С утра началась моя служба в Добровольческой Армии. В небольшой комнате (той самой, куда меня ввел вечером Пеленкин) помещался «маленький штаб», состоявший из нескольких полковников генштаба и гвардии и трех-четырех обер-офицеров. Во главе «штаба» стоял полковник Дорофеев. Он меня очень тепло встретил и приказал, очевидно по просьбе Дорофеева,[45] неделю отдыхать.
Я подписал присягу, которую подписывали все вновь прибывающие. В присяге было несколько пунктов, и все они сводились к тому, что каждый вступавший в Армию отказывается от своей личной жизни и обязуется отдать ее — всю — спасению Родины. Особый пункт требовал от присягающего отречения от связывающих его личных уз (родители, жена, дети).
Меня зачислили в Георгиевский полк (первый полк Добровольческой Армии), который в это время насчитывал несколько десятков штыков и свободно умещался за обедом в одной комнате. Генерал Алексеев не показывался и жил, кажется, сначала в особом вагоне, а потом в Атаманском дворце.
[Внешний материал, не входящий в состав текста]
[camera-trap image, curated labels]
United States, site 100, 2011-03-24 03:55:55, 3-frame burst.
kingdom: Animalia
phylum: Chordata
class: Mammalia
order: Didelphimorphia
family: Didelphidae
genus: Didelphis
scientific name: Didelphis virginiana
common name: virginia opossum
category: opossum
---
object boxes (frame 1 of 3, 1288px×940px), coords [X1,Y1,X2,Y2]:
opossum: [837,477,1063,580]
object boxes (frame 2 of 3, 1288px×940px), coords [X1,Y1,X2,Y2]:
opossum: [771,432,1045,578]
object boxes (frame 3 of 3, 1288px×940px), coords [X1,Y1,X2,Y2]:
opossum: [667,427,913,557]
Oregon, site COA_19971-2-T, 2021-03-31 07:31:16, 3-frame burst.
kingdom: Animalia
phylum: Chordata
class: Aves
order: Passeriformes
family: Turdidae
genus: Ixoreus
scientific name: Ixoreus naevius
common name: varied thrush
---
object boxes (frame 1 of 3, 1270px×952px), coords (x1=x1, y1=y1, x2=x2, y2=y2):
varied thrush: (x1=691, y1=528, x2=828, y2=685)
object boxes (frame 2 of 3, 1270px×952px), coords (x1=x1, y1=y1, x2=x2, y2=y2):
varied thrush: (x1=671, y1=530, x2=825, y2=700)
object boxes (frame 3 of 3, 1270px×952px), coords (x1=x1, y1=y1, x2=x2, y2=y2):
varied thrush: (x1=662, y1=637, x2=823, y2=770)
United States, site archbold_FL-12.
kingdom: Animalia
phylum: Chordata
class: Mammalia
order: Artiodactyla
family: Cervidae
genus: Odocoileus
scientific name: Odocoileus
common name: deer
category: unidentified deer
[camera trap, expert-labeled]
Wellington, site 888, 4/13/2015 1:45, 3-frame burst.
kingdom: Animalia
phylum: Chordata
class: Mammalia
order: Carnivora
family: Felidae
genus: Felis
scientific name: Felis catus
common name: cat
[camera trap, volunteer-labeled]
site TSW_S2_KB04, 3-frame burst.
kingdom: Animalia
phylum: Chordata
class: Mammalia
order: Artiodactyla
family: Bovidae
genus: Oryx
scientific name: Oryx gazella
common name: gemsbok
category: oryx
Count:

С раннего утра на Барочную начинали прибывать съезжающиеся со всех концов России, главным образом из Москвы, офицеры. Каждый из прибывших сообщал что-нибудь из того, оставленного нами, мира.
41
На этой улице находился штаб «Алексеевской организации». Добровольцы размещались в этом же здании, а с середины ноября 1917 г. юнкера, кадеты и учащаяся молодёжь были переведены дом № 23 на Грушевской ул.
42
Село Синельниково Днепропетровской обл.
43
Георгиевский полк в составе белогвардейских сил на Юге России вел своё начало от одноименного полка, формировавшегося с весны 1917 г. в Киеве (ядро полка составляли георгиевские кавалеры).
44
Все добровольцы проходили регистрацию, давали письменное заявление о добровольном желании служить в организации.
45
М. б. описка. Вероятно, речь идет о прапорщике Блохине. (Ред.)